Let’s not forget the Kargil war proved beyond doubt how good the Bofors guns were, which the then Opposition, including the BJP, tried to prove useless during Rajiv Gandhi’s time in its pursuit to discredit the then Prime Minister.

A Tragic Insult

It's tragic and an insult to the Indian nation that the American President is hurting India on a daily basis, and the Modi government is keeping quiet. Since announcing the ceasefire between India and Pakistan, Trump has uttered the same words in the most condescending manner more than a dozen times, but the prime minister has been silent. Ideally, Modi should have called his great ‘friend’, Trump, and told him to shut up.

If, with his ‘friend’ Modi, Trump can take so much liberty, why can’t Modi take the same liberty from his ‘friend’ Trump?

And if the Opposition wants the government to clarify whether India has accepted third-party mediation, which has resulted in a false equivalence between India and Pakistan and a hyphenation of the relationship between the two countries, how and why should Rahul Gandhi be faulted?

If the first prime minister, Nehru, could be forced by a minuscule Opposition during the China war in 1962 to call a parliament session and face the wrath of the Opposition, then the Modi government can’t run away from a special session of the parliament to discuss Operation Sindoor and developments later. In a parliamentary democracy, the people of the country have every right to demand an open and frank discussion in parliament - why the ceasefire was agreed upon and what security lapse led to the Pahalgam massacre- so that people can form a cerebral and cognitive opinion about the government of the day. 
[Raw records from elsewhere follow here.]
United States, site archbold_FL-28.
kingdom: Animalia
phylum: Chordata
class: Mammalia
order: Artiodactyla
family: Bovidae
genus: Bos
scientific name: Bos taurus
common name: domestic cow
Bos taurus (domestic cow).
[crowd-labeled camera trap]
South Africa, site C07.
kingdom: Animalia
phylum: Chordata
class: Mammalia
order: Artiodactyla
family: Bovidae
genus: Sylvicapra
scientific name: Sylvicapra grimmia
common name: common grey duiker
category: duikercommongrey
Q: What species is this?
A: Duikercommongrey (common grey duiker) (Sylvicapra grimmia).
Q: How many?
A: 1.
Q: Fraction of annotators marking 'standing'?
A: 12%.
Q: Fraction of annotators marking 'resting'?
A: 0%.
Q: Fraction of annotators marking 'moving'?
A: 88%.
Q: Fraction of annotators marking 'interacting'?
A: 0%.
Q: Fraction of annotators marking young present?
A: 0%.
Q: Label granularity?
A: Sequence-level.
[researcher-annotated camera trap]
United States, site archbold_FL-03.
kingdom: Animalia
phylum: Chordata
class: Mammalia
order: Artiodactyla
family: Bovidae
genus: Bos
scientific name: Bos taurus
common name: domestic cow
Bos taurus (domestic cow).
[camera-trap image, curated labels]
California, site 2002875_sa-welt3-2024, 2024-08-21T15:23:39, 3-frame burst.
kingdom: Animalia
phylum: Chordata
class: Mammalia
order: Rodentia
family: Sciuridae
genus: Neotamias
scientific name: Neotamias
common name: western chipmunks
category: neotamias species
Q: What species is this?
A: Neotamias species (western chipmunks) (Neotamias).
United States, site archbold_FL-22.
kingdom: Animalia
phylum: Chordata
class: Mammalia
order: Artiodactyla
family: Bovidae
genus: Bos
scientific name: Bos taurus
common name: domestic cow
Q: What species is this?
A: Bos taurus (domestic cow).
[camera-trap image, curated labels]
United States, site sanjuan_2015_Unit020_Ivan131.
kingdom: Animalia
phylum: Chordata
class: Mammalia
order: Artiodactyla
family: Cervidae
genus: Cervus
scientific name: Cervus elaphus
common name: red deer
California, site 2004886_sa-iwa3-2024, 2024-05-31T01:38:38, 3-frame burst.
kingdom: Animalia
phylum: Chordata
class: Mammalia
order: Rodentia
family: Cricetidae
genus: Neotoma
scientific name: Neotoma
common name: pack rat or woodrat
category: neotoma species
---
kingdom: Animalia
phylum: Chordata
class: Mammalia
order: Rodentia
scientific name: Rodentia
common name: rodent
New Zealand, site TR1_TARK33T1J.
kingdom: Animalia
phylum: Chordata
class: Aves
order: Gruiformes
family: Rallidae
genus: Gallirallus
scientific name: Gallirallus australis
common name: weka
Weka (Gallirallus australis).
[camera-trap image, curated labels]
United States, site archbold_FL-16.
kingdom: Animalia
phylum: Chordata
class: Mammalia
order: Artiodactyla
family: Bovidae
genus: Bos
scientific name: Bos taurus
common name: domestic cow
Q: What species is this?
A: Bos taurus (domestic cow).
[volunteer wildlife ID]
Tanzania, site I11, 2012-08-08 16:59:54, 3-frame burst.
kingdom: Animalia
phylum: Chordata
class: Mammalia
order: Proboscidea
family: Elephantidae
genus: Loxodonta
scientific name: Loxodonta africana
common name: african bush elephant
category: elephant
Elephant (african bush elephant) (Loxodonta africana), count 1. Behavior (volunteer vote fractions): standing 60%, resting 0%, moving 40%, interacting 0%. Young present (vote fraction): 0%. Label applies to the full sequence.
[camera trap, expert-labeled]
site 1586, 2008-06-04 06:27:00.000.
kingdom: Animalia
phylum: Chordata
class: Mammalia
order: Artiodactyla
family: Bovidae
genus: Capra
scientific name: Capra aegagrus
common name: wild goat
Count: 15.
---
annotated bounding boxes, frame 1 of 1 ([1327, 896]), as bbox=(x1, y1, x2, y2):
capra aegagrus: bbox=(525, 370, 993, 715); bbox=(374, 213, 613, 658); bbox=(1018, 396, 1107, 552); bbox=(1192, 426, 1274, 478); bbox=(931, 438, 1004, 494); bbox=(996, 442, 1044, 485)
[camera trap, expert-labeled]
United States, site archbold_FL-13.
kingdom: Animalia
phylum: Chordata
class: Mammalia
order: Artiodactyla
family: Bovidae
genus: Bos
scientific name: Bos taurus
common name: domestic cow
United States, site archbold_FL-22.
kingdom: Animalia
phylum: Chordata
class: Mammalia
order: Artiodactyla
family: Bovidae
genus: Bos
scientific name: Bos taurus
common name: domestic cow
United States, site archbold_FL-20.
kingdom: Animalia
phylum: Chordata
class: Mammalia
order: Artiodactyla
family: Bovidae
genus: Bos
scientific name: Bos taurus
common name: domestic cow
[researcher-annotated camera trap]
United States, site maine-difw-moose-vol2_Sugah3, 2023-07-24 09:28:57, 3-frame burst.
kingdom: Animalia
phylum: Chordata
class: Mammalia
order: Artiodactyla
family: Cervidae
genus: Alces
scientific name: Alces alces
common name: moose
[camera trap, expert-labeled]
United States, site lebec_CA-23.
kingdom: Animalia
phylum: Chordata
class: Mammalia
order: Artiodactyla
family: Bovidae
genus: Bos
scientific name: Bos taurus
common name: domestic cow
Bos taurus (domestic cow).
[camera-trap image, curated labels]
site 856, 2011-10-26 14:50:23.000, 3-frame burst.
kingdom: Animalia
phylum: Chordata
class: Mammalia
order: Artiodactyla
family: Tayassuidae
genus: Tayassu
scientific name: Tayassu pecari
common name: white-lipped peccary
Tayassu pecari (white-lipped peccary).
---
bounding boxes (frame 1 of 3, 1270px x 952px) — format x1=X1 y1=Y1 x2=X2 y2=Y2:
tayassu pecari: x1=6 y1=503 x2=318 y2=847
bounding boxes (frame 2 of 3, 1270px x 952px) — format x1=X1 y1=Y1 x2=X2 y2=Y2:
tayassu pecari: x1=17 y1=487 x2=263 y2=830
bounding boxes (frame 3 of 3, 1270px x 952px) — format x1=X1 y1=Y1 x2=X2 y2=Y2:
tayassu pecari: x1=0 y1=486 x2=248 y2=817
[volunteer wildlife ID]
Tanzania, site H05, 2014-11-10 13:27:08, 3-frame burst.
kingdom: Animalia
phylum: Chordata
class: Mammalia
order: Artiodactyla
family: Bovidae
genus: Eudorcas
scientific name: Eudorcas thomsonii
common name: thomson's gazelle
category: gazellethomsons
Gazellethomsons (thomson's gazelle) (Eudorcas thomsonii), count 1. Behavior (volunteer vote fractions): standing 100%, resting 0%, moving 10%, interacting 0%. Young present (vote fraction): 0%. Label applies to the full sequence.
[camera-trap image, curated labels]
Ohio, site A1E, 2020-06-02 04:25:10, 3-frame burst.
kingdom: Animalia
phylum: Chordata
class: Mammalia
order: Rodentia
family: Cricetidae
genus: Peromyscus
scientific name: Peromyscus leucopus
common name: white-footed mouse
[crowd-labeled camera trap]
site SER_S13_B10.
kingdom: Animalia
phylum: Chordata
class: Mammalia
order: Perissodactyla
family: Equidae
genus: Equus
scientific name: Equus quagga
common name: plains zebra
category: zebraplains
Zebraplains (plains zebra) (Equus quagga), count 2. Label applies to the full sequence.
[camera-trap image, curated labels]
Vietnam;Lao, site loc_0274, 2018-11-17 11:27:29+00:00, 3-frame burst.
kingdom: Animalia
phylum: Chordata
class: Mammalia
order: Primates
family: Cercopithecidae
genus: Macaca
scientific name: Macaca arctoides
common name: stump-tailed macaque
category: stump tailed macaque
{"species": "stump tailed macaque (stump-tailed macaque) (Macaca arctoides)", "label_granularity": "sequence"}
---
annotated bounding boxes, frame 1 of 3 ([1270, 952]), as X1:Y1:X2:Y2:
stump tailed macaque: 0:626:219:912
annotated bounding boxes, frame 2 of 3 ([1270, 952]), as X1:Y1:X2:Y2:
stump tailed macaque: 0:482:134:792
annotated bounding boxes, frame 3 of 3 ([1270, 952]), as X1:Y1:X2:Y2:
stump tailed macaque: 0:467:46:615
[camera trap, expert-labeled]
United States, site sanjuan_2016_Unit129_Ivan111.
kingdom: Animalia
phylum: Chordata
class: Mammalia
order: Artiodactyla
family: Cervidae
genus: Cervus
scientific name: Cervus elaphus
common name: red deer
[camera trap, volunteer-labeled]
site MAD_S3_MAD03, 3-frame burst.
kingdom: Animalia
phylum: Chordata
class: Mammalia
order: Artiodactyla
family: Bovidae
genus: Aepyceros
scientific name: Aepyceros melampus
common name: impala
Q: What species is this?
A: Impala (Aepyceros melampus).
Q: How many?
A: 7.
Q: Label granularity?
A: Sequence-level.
If people are not aware of how its government and the prime minister functioned when the country was faced with such a grave crisis, then how will they decide if the person and the party concerned should be trusted to lead the nation, or if they are competent enough to be trusted when the country is in a deep crisis?

The Opposition has done its job well, but unfortunately, the servile media, instead of asking questions to the government, is accusing the Opposition of politicising the issue. It is this politics that makes a government accountable in a democracy. If Nehru can face the parliament, then Modi should also patiently reply to the Opposition’s questions. He should not forget that history is most of the time not kind.

(Ashutosh is co-founder of SatyaHindi and a former member of AAP. This is an opinion piece. All views expressed are the author’s own. The Quint neither endorses nor is responsible for them.)